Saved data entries

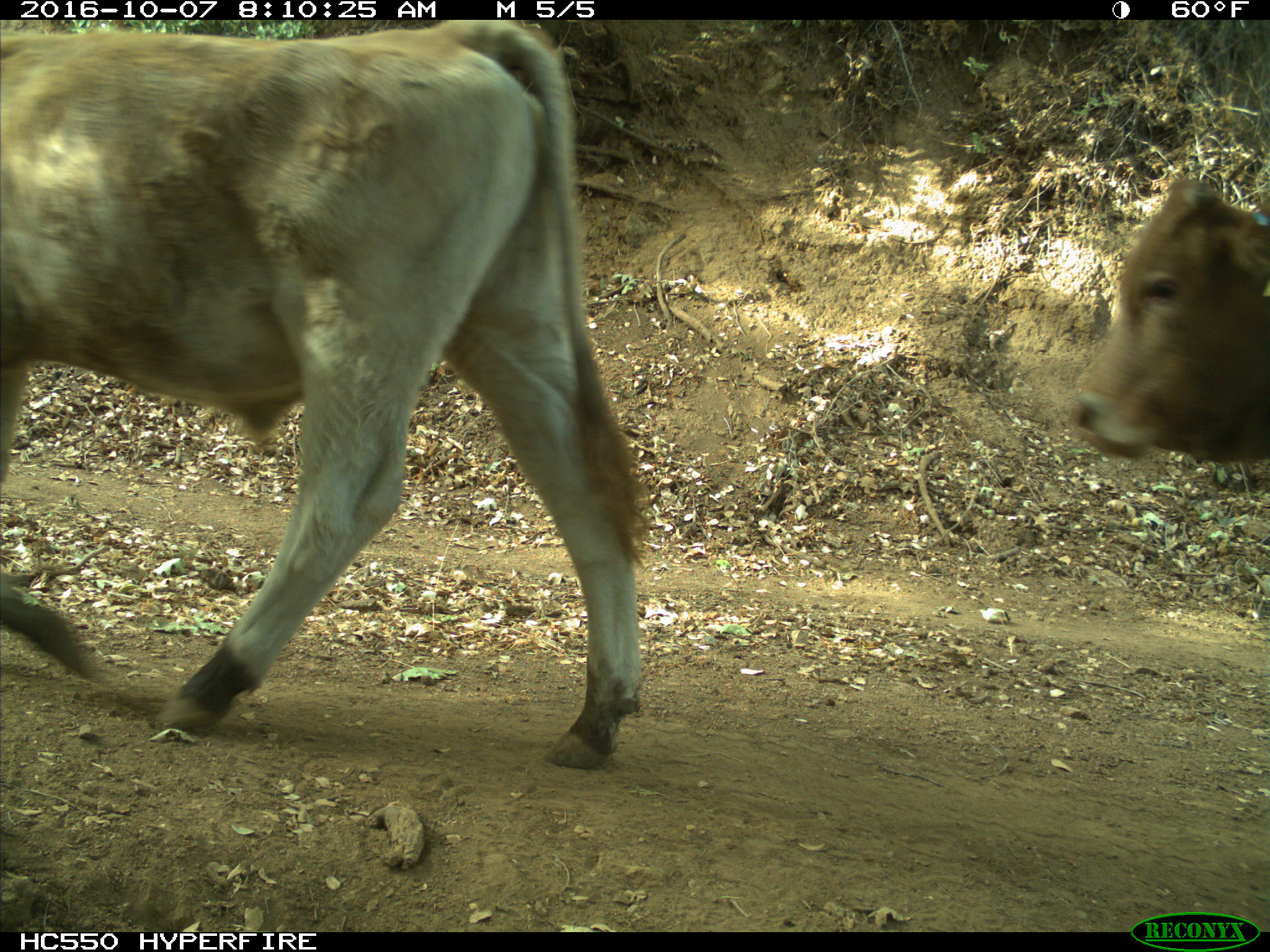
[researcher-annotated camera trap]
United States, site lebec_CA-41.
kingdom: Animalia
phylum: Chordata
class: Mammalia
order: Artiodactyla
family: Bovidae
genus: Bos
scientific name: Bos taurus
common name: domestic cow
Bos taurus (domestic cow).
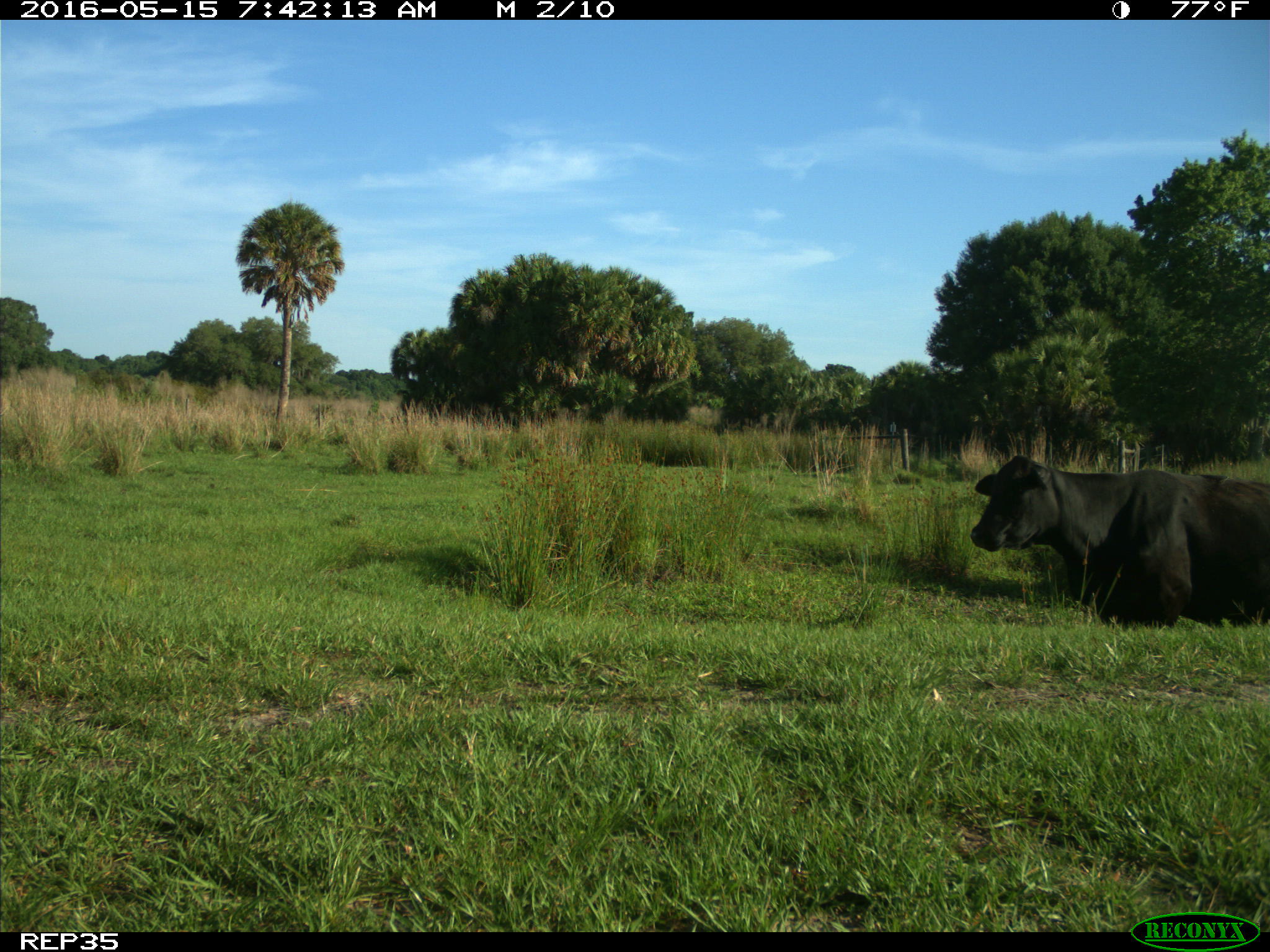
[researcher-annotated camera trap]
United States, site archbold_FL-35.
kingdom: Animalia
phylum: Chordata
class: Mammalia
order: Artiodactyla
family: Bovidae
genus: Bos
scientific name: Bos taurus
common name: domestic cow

● WHAT TO WORK ON
From the first line to the last, write out the data above exactly. Omit the pictures.

● SOLUTION FOR THIS PROBLEM
[researcher-annotated camera trap]
United States, site lebec_CA-41.
kingdom: Animalia
phylum: Chordata
class: Mammalia
order: Artiodactyla
family: Bovidae
genus: Bos
scientific name: Bos taurus
common name: domestic cow
Bos taurus (domestic cow).
[researcher-annotated camera trap]
United States, site archbold_FL-35.
kingdom: Animalia
phylum: Chordata
class: Mammalia
order: Artiodactyla
family: Bovidae
genus: Bos
scientific name: Bos taurus
common name: domestic cow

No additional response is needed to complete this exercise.